Harold Fry is a recently retired accountant.  A very ordinary and unassuming man, he and his wife Maureen are in a tired and empty marriage. One April morning Harold receives a letter from a former colleague, Queenie Hennessy, to tell him that she is suffering from terminal cancer in a nursing home in Berwick-on-Tweed. They have not been in contact for twenty years. 

Harold writes Queenie a letter and sets out to post it, but for some reason he doesn't quite understand, when he gets to the post box he just keeps walking. Somehow the posting of this letter seems inadequate. Harold phones the hospice  and asks the staff to tell Queenie to hang on until he gets there - he’s on his way. Thus begins the long walk of over 600 miles in an effort to save Queenie’s life and right a wrong.  As he trudges the miles and reflects, Harold struggles to make sense of his life.  He looks for some hope and optimism and humanity throughout his journey.

Absence from her husband also causes Maureen to reassess her life and their marital situation. As the story develops, Harold’s relationship with  Maureen and their son David is disclosed and the reader discovers the part Queenie played in his life and how it all intertwined. 

This was a gentle amble of a read but with a a touch of cynicism and a bit of an unexpected bite.
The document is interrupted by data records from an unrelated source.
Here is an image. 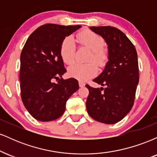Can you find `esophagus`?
I'll list each match as a JSON object with an SVG mask.
<instances>
[{"instance_id": "obj_1", "label": "esophagus", "mask_w": 157, "mask_h": 157, "mask_svg": "<svg viewBox=\"0 0 157 157\" xmlns=\"http://www.w3.org/2000/svg\"><path fill=\"white\" fill-rule=\"evenodd\" d=\"M79 86H80V87H83L85 86V83L83 82H82V81H79Z\"/></svg>"}]
</instances>
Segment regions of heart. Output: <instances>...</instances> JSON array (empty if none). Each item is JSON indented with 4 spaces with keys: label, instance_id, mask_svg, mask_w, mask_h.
Segmentation results:
<instances>
[{
    "label": "heart",
    "instance_id": "1",
    "mask_svg": "<svg viewBox=\"0 0 157 157\" xmlns=\"http://www.w3.org/2000/svg\"><path fill=\"white\" fill-rule=\"evenodd\" d=\"M77 40L82 46H86L91 50V54L88 57L87 61L91 63L81 64L75 63L68 68V74L70 77L80 81H86L91 78L97 74V68L94 63L102 66L107 59V53L103 49L104 40L100 35L91 30L85 29L79 32L77 35ZM76 54V45L71 37H66L60 46V56L65 63L71 64L75 61Z\"/></svg>",
    "mask_w": 157,
    "mask_h": 157
}]
</instances>
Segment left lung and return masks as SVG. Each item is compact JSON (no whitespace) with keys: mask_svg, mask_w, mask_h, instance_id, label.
Here are the masks:
<instances>
[{"mask_svg":"<svg viewBox=\"0 0 157 157\" xmlns=\"http://www.w3.org/2000/svg\"><path fill=\"white\" fill-rule=\"evenodd\" d=\"M108 45V60L105 68L93 81L105 86L86 87L89 94L86 109L91 118L105 124H114L122 120L134 102L139 82L137 53L123 32L112 26H91Z\"/></svg>","mask_w":157,"mask_h":157,"instance_id":"8db88e82","label":"left lung"}]
</instances>
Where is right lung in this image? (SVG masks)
<instances>
[{
    "label": "right lung",
    "mask_w": 157,
    "mask_h": 157,
    "mask_svg": "<svg viewBox=\"0 0 157 157\" xmlns=\"http://www.w3.org/2000/svg\"><path fill=\"white\" fill-rule=\"evenodd\" d=\"M80 27L43 25L32 32L23 46L20 70L21 99L37 120L52 121L62 116L66 101L79 89L76 79L62 78L66 69L60 46L66 37Z\"/></svg>",
    "instance_id": "1"
}]
</instances>
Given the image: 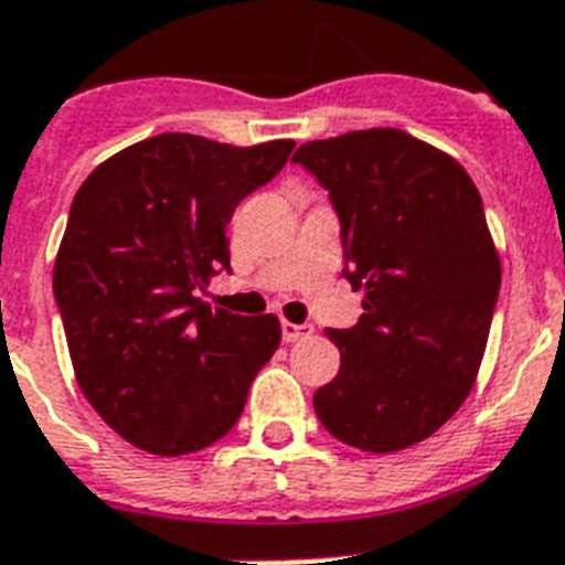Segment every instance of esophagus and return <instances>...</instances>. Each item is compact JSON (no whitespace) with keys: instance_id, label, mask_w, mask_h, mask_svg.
Wrapping results in <instances>:
<instances>
[{"instance_id":"1","label":"esophagus","mask_w":565,"mask_h":565,"mask_svg":"<svg viewBox=\"0 0 565 565\" xmlns=\"http://www.w3.org/2000/svg\"><path fill=\"white\" fill-rule=\"evenodd\" d=\"M310 333H313V328H310V324H292V322H287V319L281 322L284 342H301V339H307Z\"/></svg>"}]
</instances>
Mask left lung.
I'll list each match as a JSON object with an SVG mask.
<instances>
[{"label": "left lung", "mask_w": 565, "mask_h": 565, "mask_svg": "<svg viewBox=\"0 0 565 565\" xmlns=\"http://www.w3.org/2000/svg\"><path fill=\"white\" fill-rule=\"evenodd\" d=\"M292 162L328 191L342 273L365 290L360 322L328 330L342 362L313 394L316 415L365 452L420 444L473 388L502 284L473 179L392 127L307 141Z\"/></svg>", "instance_id": "obj_1"}]
</instances>
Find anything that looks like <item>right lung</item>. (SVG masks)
Masks as SVG:
<instances>
[{
    "instance_id": "add662e5",
    "label": "right lung",
    "mask_w": 565,
    "mask_h": 565,
    "mask_svg": "<svg viewBox=\"0 0 565 565\" xmlns=\"http://www.w3.org/2000/svg\"><path fill=\"white\" fill-rule=\"evenodd\" d=\"M292 148L162 132L109 156L77 188L54 301L77 386L132 447L185 456L220 441L281 342L273 313L211 310L196 290L228 269V220Z\"/></svg>"
}]
</instances>
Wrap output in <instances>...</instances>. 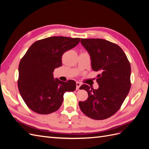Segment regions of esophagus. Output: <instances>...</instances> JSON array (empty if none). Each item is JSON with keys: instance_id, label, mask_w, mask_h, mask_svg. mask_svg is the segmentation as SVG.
Here are the masks:
<instances>
[{"instance_id": "1", "label": "esophagus", "mask_w": 149, "mask_h": 149, "mask_svg": "<svg viewBox=\"0 0 149 149\" xmlns=\"http://www.w3.org/2000/svg\"><path fill=\"white\" fill-rule=\"evenodd\" d=\"M81 85V84L79 82H76V90H79Z\"/></svg>"}]
</instances>
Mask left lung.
Listing matches in <instances>:
<instances>
[{"instance_id":"1","label":"left lung","mask_w":149,"mask_h":149,"mask_svg":"<svg viewBox=\"0 0 149 149\" xmlns=\"http://www.w3.org/2000/svg\"><path fill=\"white\" fill-rule=\"evenodd\" d=\"M81 43L89 53L92 69L97 76V89L81 86L88 94L86 101L79 102L83 113L95 120L110 118L118 111L131 86L130 63L122 48L114 43L100 38H81ZM79 88V89H80Z\"/></svg>"}]
</instances>
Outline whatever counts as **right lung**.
Masks as SVG:
<instances>
[{"instance_id":"1","label":"right lung","mask_w":149,"mask_h":149,"mask_svg":"<svg viewBox=\"0 0 149 149\" xmlns=\"http://www.w3.org/2000/svg\"><path fill=\"white\" fill-rule=\"evenodd\" d=\"M79 38L51 37L34 42L19 66L18 88L31 110L40 114L57 111L66 91H74L76 82L53 78V71L62 65L63 53L75 47Z\"/></svg>"}]
</instances>
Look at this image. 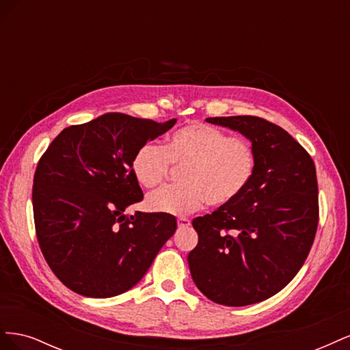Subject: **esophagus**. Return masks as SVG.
I'll return each instance as SVG.
<instances>
[{
	"label": "esophagus",
	"instance_id": "esophagus-1",
	"mask_svg": "<svg viewBox=\"0 0 350 350\" xmlns=\"http://www.w3.org/2000/svg\"><path fill=\"white\" fill-rule=\"evenodd\" d=\"M176 221H178V228H188L189 225H191V220L187 217H179Z\"/></svg>",
	"mask_w": 350,
	"mask_h": 350
}]
</instances>
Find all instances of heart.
Masks as SVG:
<instances>
[{
    "instance_id": "b5f03b06",
    "label": "heart",
    "mask_w": 350,
    "mask_h": 350,
    "mask_svg": "<svg viewBox=\"0 0 350 350\" xmlns=\"http://www.w3.org/2000/svg\"><path fill=\"white\" fill-rule=\"evenodd\" d=\"M184 166L183 185L165 187L147 198L154 213L183 216L204 203L224 207L238 200L252 181L257 153L250 142L207 124H188L167 137L163 147L146 143L133 156L131 171L144 188L161 185L171 169Z\"/></svg>"
}]
</instances>
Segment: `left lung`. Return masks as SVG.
Wrapping results in <instances>:
<instances>
[{"mask_svg":"<svg viewBox=\"0 0 350 350\" xmlns=\"http://www.w3.org/2000/svg\"><path fill=\"white\" fill-rule=\"evenodd\" d=\"M257 153L252 181L234 203L196 217L188 266L200 292L226 306L257 304L280 292L308 257L319 225L311 156L293 137L258 116H216Z\"/></svg>","mask_w":350,"mask_h":350,"instance_id":"8db88e82","label":"left lung"}]
</instances>
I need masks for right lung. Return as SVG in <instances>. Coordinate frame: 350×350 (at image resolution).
Instances as JSON below:
<instances>
[{"label": "right lung", "instance_id": "right-lung-1", "mask_svg": "<svg viewBox=\"0 0 350 350\" xmlns=\"http://www.w3.org/2000/svg\"><path fill=\"white\" fill-rule=\"evenodd\" d=\"M175 122L108 112L62 130L40 157L31 193L36 235L48 266L71 291L89 298L126 292L175 234L172 215L124 213L143 200L134 153Z\"/></svg>", "mask_w": 350, "mask_h": 350}]
</instances>
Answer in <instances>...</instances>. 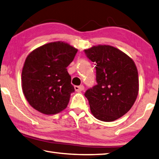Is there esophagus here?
Segmentation results:
<instances>
[{"label": "esophagus", "instance_id": "esophagus-1", "mask_svg": "<svg viewBox=\"0 0 159 159\" xmlns=\"http://www.w3.org/2000/svg\"><path fill=\"white\" fill-rule=\"evenodd\" d=\"M75 89L77 92H80V91H82V90H84V86L81 85V86H75Z\"/></svg>", "mask_w": 159, "mask_h": 159}]
</instances>
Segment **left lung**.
Wrapping results in <instances>:
<instances>
[{"label":"left lung","instance_id":"1","mask_svg":"<svg viewBox=\"0 0 159 159\" xmlns=\"http://www.w3.org/2000/svg\"><path fill=\"white\" fill-rule=\"evenodd\" d=\"M84 52L96 65L97 84L84 93L91 112L101 121H115L129 112L137 98L135 64L125 53L110 45L93 46Z\"/></svg>","mask_w":159,"mask_h":159}]
</instances>
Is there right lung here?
Segmentation results:
<instances>
[{
	"instance_id": "obj_1",
	"label": "right lung",
	"mask_w": 159,
	"mask_h": 159,
	"mask_svg": "<svg viewBox=\"0 0 159 159\" xmlns=\"http://www.w3.org/2000/svg\"><path fill=\"white\" fill-rule=\"evenodd\" d=\"M77 49L63 42H54L30 53L21 73L22 89L29 103L45 115L66 109L74 87L67 67Z\"/></svg>"
}]
</instances>
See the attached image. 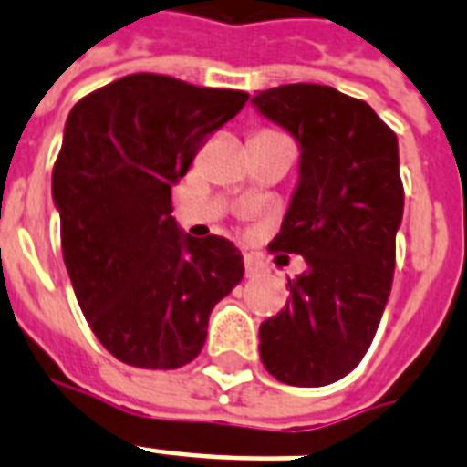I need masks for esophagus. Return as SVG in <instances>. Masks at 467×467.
<instances>
[{"mask_svg":"<svg viewBox=\"0 0 467 467\" xmlns=\"http://www.w3.org/2000/svg\"><path fill=\"white\" fill-rule=\"evenodd\" d=\"M264 271H266V264H264L259 256L244 254V274H247V278L259 276V274H264Z\"/></svg>","mask_w":467,"mask_h":467,"instance_id":"esophagus-1","label":"esophagus"}]
</instances>
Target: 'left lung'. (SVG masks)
Instances as JSON below:
<instances>
[{
	"label": "left lung",
	"instance_id": "8db88e82",
	"mask_svg": "<svg viewBox=\"0 0 467 467\" xmlns=\"http://www.w3.org/2000/svg\"><path fill=\"white\" fill-rule=\"evenodd\" d=\"M254 106L300 145L298 189L269 249L307 264L259 327V354L281 383L319 388L361 363L390 296L405 208L398 135L366 101L322 84L259 91Z\"/></svg>",
	"mask_w": 467,
	"mask_h": 467
}]
</instances>
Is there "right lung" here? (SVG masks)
<instances>
[{"mask_svg":"<svg viewBox=\"0 0 467 467\" xmlns=\"http://www.w3.org/2000/svg\"><path fill=\"white\" fill-rule=\"evenodd\" d=\"M247 99L140 72L69 111L53 167L62 259L91 332L128 366L193 361L211 310L244 276L233 242L179 233L171 186Z\"/></svg>","mask_w":467,"mask_h":467,"instance_id":"add662e5","label":"right lung"}]
</instances>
On the whole I liked it, but I did find bits of it a tad tedious and parts of the book were rather drawn out and unnecessary. I didn’t find it credible that a generally inactive, retired gentleman could walk such a distance in inadequate clothing and wearing deck shoes which were eventually held together with duck tape. Or continue to walk, despite what seems like a serious calf muscle injury and bleeding blisters, whilst sleeping rough and surviving on what he could forage... However I grew to like Harold as a character and was interested to see how it would all end. 

The reviews were mostly positive but I could empathise as well with the ones who wrote:

Like Queenie, I nearly lost the will to live as well while reading this tedious tale.
and: 
Tedious.  A great advert for train travel!